Cualquier político en una situación semejante hubiera evitado hablar del tema, se hubiera negado a reconocer siquiera un documento que se ofrecía sin pruebas y programado para causar máximo daño en un momento de clave de la transición. Sin embargo, Trump hizo justo lo contrario: dedicó una buena parte de su conferencia de prensa a denunciar a los medios y a las agencias de espionaje. Con esto desvió la atención del asunto que debía dominar ese evento: las explicaciones de cómo pensaba impedir los conflictos de interés entre sus empresas y la presidencia. Trump se presentó a su conferencia a un lado de una mesa cubierta de folders llenos de papeles, los cuales aseguró que eran tan sólo unos cuantos de los muchos documentos relacionados a los trámites para disociarse de sus muchísimas empresas. En esencia, lo que ofreció fue dejar sus negocios a sus hijos y aseguró que ellos no hablarían con él de esos temas. Una solución ridícula e inaceptable. Curiosamente, no se permitió a la prensa acercarse a los folders, los cuales no estaban marcados ni numerados ni tenían notas visibles y al parecer tan sólo contenían papeles en blanco.
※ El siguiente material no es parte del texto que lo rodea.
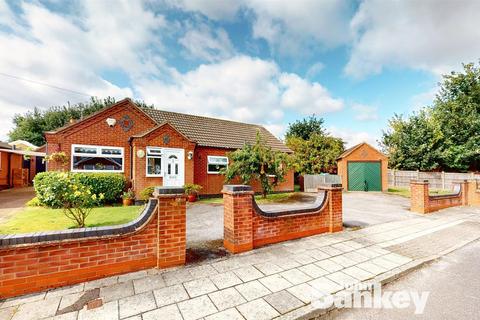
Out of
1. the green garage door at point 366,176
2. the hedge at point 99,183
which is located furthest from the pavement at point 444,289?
the green garage door at point 366,176

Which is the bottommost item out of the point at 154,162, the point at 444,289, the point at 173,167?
the point at 444,289

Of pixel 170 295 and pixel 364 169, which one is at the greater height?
pixel 364 169

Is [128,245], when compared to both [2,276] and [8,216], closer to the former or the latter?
[2,276]

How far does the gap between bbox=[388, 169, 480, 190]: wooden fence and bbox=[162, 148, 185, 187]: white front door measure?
19.7 metres

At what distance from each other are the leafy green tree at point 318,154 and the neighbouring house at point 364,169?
306 centimetres

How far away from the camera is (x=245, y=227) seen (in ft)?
14.3

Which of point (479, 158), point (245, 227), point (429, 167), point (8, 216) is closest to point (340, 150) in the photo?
point (429, 167)

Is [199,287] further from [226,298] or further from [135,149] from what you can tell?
[135,149]

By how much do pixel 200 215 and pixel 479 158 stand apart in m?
26.4

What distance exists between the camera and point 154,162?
1098 centimetres

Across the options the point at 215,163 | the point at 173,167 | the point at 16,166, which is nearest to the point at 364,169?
the point at 215,163

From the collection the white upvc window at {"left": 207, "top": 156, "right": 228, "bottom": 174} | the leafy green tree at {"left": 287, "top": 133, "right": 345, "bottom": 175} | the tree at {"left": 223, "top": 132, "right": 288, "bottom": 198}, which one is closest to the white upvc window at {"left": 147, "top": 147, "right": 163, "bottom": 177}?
the white upvc window at {"left": 207, "top": 156, "right": 228, "bottom": 174}

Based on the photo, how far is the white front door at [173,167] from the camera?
439 inches

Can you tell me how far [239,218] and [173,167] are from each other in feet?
26.1
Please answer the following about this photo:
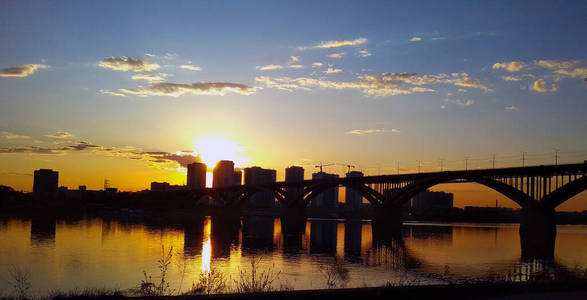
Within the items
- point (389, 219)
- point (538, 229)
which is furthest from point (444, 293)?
point (389, 219)

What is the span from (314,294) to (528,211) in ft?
180

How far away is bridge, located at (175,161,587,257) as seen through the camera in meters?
56.3

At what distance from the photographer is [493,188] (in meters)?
65.6

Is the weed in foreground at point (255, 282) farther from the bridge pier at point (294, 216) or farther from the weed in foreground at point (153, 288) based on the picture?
the bridge pier at point (294, 216)

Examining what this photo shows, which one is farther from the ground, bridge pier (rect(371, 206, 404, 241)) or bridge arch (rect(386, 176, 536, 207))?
bridge arch (rect(386, 176, 536, 207))

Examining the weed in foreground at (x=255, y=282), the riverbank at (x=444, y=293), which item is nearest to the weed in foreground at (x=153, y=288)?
the weed in foreground at (x=255, y=282)

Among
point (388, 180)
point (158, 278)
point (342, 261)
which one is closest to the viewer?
point (158, 278)

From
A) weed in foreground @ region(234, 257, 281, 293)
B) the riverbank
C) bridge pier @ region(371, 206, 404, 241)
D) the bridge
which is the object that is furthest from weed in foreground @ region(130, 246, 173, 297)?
bridge pier @ region(371, 206, 404, 241)

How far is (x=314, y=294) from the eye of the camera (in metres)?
11.6

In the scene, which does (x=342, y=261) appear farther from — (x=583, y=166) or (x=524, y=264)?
(x=583, y=166)

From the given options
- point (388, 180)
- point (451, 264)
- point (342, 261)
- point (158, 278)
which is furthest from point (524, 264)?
point (388, 180)

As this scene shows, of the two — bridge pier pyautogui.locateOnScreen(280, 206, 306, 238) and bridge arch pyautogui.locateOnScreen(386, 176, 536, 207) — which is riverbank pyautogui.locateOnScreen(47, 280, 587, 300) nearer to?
bridge arch pyautogui.locateOnScreen(386, 176, 536, 207)

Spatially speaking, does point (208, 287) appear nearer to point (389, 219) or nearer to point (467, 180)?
point (467, 180)

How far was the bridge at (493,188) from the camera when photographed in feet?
185
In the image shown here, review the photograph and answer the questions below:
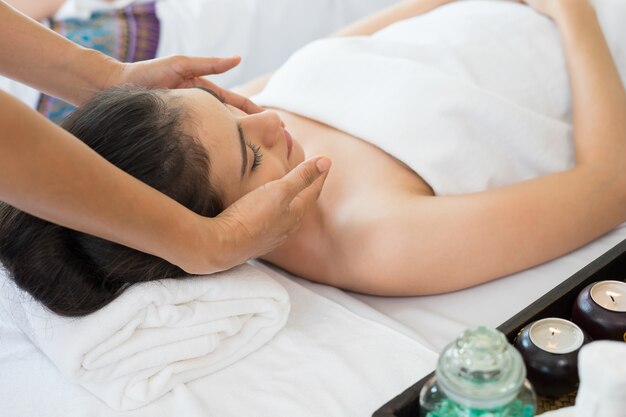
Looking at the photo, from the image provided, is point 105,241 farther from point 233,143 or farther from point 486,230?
point 486,230

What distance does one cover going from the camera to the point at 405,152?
1.34m

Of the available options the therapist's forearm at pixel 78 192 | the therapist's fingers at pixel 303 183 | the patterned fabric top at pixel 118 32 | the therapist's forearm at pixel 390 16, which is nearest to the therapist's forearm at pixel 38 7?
the patterned fabric top at pixel 118 32

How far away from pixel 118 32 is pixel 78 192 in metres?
1.48

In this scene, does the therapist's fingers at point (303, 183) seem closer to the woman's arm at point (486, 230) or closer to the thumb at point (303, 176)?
the thumb at point (303, 176)

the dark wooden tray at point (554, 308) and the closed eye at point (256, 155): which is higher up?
the closed eye at point (256, 155)

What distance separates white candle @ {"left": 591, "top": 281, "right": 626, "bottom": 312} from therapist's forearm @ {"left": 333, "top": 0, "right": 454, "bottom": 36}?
1.01 meters

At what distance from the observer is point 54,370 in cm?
112

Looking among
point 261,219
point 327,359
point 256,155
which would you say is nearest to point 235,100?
point 256,155

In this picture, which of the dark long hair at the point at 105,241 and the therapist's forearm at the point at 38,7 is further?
the therapist's forearm at the point at 38,7

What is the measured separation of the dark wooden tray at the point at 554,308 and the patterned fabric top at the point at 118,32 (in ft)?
4.95

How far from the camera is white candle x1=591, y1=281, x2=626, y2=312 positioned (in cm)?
96

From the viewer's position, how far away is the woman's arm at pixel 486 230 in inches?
47.2

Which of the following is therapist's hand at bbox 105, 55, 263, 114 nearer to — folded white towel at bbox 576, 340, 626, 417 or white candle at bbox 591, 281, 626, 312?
white candle at bbox 591, 281, 626, 312

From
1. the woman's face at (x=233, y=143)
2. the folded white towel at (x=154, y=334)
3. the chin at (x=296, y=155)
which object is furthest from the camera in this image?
the chin at (x=296, y=155)
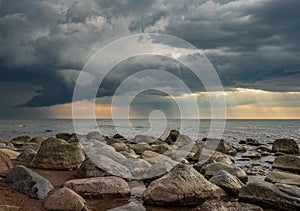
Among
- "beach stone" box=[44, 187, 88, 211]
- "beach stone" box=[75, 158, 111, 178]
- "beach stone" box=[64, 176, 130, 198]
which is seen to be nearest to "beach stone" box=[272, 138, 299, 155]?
"beach stone" box=[75, 158, 111, 178]

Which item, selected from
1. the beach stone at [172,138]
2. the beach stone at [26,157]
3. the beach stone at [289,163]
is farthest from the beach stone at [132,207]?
the beach stone at [172,138]

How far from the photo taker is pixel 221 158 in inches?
688

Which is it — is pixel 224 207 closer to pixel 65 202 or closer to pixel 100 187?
pixel 100 187

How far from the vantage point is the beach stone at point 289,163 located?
1547 cm

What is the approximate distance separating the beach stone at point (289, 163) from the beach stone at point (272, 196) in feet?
18.4

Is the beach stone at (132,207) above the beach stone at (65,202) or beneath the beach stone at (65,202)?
beneath

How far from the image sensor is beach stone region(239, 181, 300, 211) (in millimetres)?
9797

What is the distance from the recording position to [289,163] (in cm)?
1597

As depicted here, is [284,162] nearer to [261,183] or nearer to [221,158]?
[221,158]

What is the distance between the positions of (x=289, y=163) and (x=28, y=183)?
37.8 feet

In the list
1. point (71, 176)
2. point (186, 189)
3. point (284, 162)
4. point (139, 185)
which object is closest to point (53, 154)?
point (71, 176)

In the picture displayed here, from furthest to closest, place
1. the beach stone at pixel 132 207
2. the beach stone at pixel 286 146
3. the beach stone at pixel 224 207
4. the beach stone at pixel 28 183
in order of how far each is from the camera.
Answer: the beach stone at pixel 286 146 < the beach stone at pixel 28 183 < the beach stone at pixel 132 207 < the beach stone at pixel 224 207

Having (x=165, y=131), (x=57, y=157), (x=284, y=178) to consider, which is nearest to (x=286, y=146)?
(x=284, y=178)

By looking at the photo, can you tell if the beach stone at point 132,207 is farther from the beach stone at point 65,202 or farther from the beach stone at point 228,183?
the beach stone at point 228,183
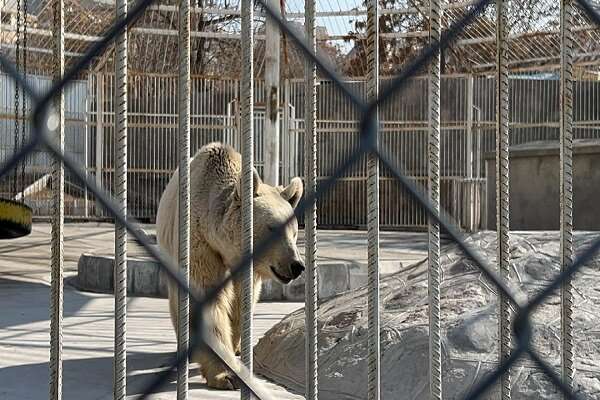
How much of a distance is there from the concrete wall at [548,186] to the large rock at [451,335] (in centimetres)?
716

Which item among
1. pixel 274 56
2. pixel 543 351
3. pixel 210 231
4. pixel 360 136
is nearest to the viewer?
pixel 360 136

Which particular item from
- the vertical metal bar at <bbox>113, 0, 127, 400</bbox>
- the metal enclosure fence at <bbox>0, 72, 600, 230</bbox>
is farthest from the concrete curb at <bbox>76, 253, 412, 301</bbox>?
the vertical metal bar at <bbox>113, 0, 127, 400</bbox>

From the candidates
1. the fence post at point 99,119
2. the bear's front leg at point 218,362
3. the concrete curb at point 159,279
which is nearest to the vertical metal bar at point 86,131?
the fence post at point 99,119

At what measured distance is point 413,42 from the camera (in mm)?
18172

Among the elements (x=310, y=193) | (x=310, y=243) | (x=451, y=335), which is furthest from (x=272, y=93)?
(x=310, y=193)

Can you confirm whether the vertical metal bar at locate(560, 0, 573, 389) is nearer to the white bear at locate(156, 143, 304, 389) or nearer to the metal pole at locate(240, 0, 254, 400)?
the metal pole at locate(240, 0, 254, 400)

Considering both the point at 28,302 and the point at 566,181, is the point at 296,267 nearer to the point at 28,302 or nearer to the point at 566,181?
the point at 566,181

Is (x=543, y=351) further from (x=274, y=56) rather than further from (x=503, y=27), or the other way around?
(x=274, y=56)

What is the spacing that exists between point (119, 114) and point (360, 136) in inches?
54.1

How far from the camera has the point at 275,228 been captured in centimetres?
529

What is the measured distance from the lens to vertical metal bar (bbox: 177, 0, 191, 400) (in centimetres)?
290

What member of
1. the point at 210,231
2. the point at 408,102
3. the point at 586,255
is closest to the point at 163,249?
the point at 210,231

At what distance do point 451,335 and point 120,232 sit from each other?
2492 mm

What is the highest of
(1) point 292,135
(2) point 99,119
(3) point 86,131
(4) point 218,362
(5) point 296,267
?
(2) point 99,119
Se podría pensar que el reporte de inteligencia fue usado como una cortina de humo para ocultar el verdadero escándalo que es el hecho de que Trump estará violando las leyes éticas más elementales desde su primer minuto en la presidencia.

¿Será posible

regresar a la verdad?

Si las mentiras llevaron a Trump a la Casa Blanca, es predecible que seguirá echando mano de ellas, junto con su poderosa cuenta de Twitter. Como es evidente, llegó al poder debido a que vivimos en una era de la posverdad, resultado de varias décadas en que la ficción ha conquistado terreno sobre la realidad. No se puede tener ilusión alguna de que Trump cambiará su actitud, que se volverá “presidencial” y aprenderá mágicamente a respetar la verdad. El “líder del mundo libre” ha demostrado su obsesión por imponer su perspectiva estrecha, su intolerancia por la disidencia y su compulsión por vengarse de quienes percibe como sus enemigos.

Trump es una prueba imponente para la democracia. Veremos si el sistema puede sobrevivir a un déspota mediático que se ha rodeado de

reaccionarios con la intención expresa de desmantelar los logros de la sociedad civil. Trump promete hacer a “América grandiosa otra vez” y lo más importante es preguntarnos: ¿cómo haremos para volver a un tiempo en que la verdad vuelva a ser reconocida como el criterio de juicio fundamental de todo quehacer humano?